Reading text:

Guillotte v. Houston General Insurance

360 So. 2d 1188 | La. Ct. App. | 1978

Lead Opinion

DOMENGEAUX, Judge.

Emetilde Guillotte, a 78 year old widow, sues for personal injuries sustained when she tripped and fell over a string of Christmas lights used to decorate the Town Hall of Iowa, Louisiana.

The facts are not in dispute. The Iowa Town Hall is a relatively small, single story structure. The public had access to the building only through the front double doors, which could be reached by three concrete paths. Two of these ran in a north-south direction, a few feet from and parallel to the building’s facade. The third path ran in an east-west direction and led directly from the sidewalk in the front of the building to the main entrance.

On December 1, 1975, a clear day, the town’s maintenance crew was engaged in decorating the building for Christmas. As part of the decorations already put up, a string of Christmas lights were run along the two side pathways and along each side of the third main pathway. The string of lights were suspended on stakes stuck into the ground at a height of approximately 16 to 20 inches. As a result the string of Christmas lights ran across and obstructed the main path in the vicinity of its intersection with the sidewalk.

On the same day Mrs. Guillotte had received her pension check and, as was usually her custom, was walking around the town in order to pay various bills. Her last stop was the Iowa Town Hall in order to pay her water bill. She approached the Town Hall using the main sidewalk adjacent to the street. It was her intent to go up the main walkway leading to the building and to enter the main door. When she reached the walkway, she was surprised by *1190the string of lights blocking her path. She momentarily hesitated, but then decided to step over it. In the process of stepping over, her foot caught in the string of lights, and she tripped and fell on the concrete pavement. She sustained a serious fracture of her right arm.

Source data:
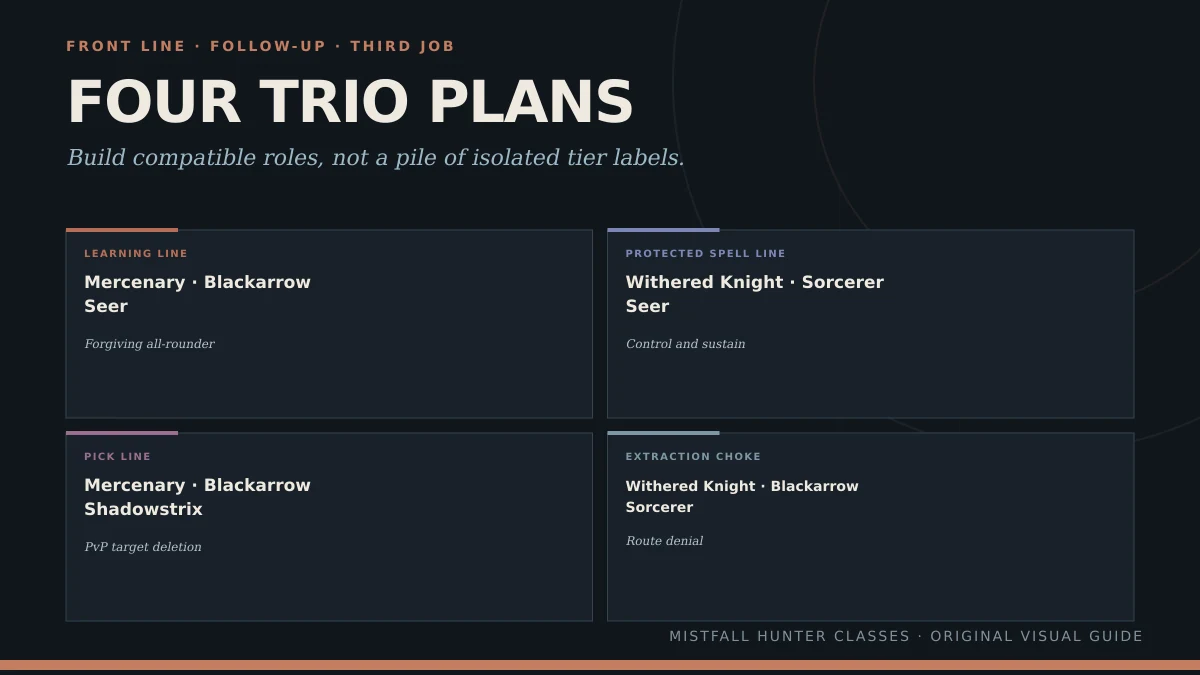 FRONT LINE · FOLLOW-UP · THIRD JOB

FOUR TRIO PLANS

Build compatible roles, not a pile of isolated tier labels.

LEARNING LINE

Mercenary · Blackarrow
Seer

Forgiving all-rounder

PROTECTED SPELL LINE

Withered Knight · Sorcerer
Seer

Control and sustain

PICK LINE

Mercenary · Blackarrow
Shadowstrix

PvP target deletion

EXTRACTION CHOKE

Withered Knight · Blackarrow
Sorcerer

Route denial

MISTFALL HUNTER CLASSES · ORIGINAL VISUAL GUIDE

--

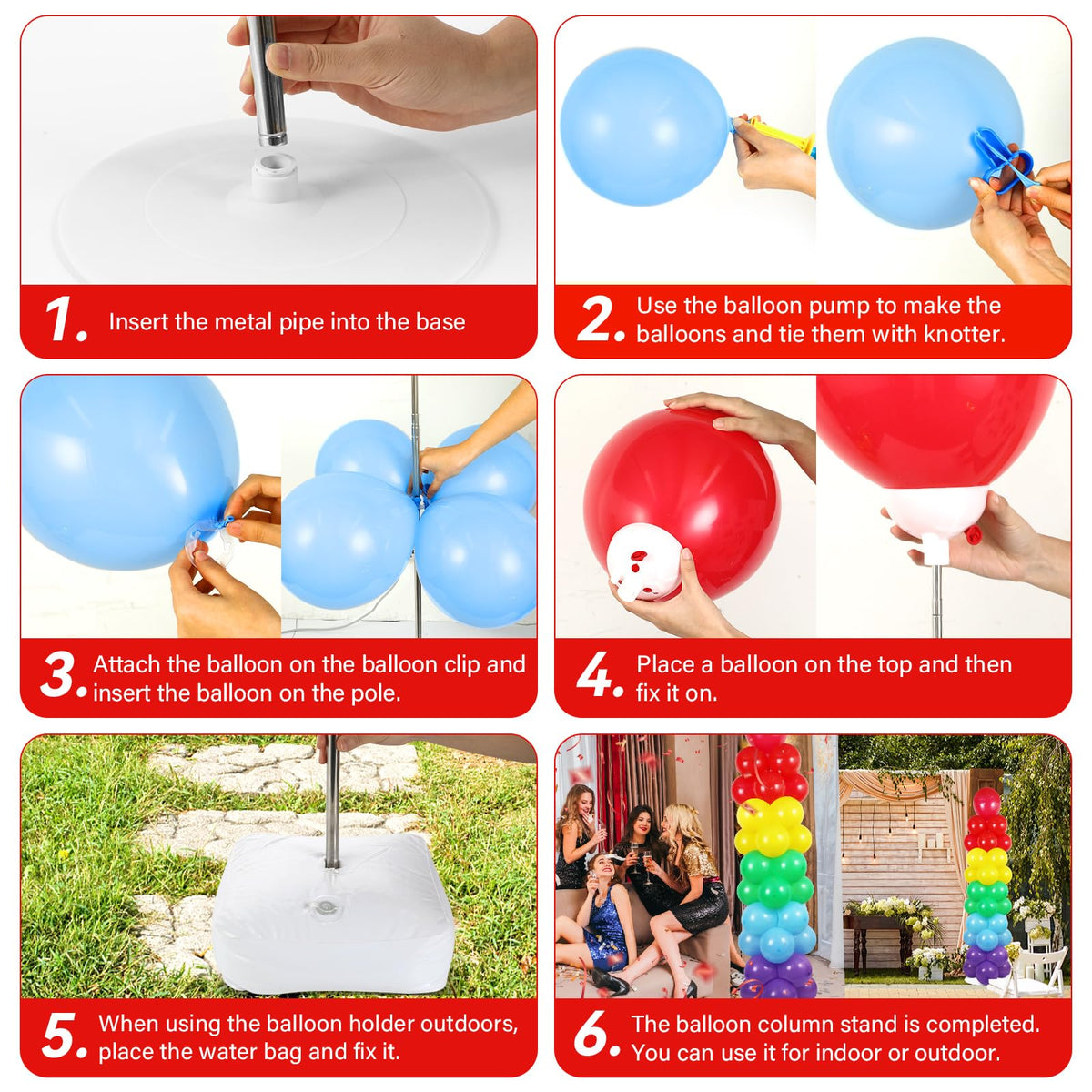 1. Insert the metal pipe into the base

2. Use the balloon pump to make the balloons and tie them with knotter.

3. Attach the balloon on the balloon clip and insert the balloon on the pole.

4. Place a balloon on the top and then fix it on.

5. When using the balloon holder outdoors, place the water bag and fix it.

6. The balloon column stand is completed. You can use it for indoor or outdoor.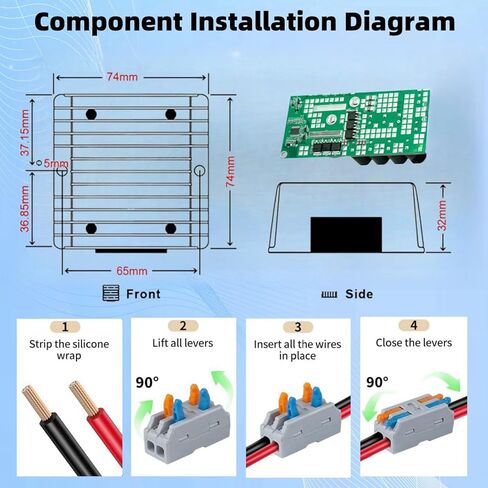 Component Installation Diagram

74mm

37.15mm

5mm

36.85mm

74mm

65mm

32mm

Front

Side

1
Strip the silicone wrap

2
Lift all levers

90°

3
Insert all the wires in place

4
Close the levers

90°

--

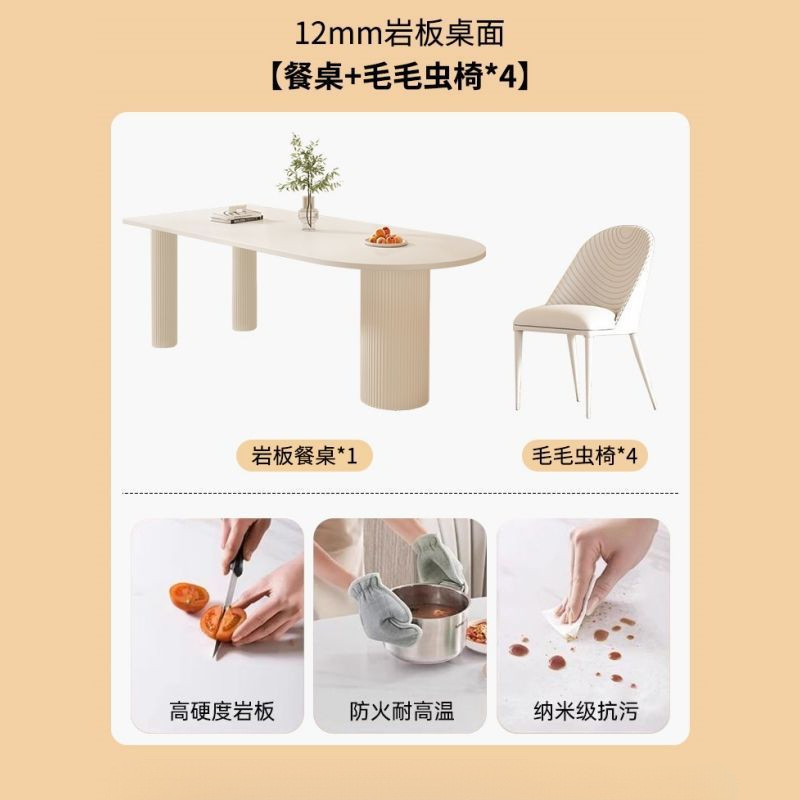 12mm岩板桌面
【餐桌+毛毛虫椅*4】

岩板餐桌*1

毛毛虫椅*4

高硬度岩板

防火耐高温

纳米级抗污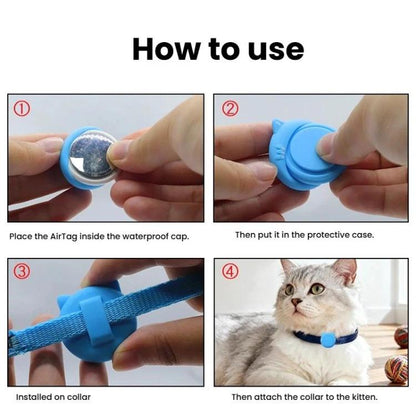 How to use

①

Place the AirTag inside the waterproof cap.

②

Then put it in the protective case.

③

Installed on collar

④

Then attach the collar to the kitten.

What the exercise asks: Extend the court opinion on Mrs. Guillotte's fall, starting right after its last sentence. The material stands apart from the court opinion.

Written response:
Suit was filed on July 2, 1976, against the town of Iowa and its general liability insurer, Houston General Insurance Company, alleging that the accident was caused by the negligence of the town of Iowa employees in placing a string of lights across the main path. After a trial by jury, judgment was rendered granting Mrs. Guillotte monetary damages. Defendants have perfected a suspensive appeal. We reverse.

The first issue raised by defendants on appeal involves the negligence of the town of Iowa and its employees in placing a string of lights across the main path leading to the building. Properly phrased in light of contemporary case law, the issue is whether the town of Iowa breached a duty owed to plaintiff which was designed to protect her from the injury she sustained. There is no issue concerning causation.

We feel that the town of Iowa was under a duty to manage its property reasonably in view of the probability of injury to others. Shelton v. Aetna Casualty and Surety Company, 334 So.2d 406 (La.1976); Cates v. Beauregard Electric Coop., Inc., 328 So.2d 367 (La.1976), cert. denied, 429 U.S. 833, 97 S.Ct. 97, 50 L.Ed.2d 98 (1976); Lecompte v. State, Dept. of Public Safety, 343 So.2d 449 (La.App. 3rd Cir. 1977). This duty was breached when the string of Christmas lights was placed across the main path. One of the reasons for this duty was to protect pedestrians from stumbling and injuring themselves. Thus the town of Iowa owed a duty to Mrs. Guillotte, the breach of which caused her injuries.

However, the question is academic in this case because of defendants’ second argument concerning contributory negligence or assumption of risk. Generally, one who voluntarily exposes himself to risks, with full knowledge and appreciation of the danger involved, cannot recover damages for injury which may occur. We find that Mrs. Guillotte assumed the risk when she discovered the obstacle but, nevertheless, decided to proceed across it.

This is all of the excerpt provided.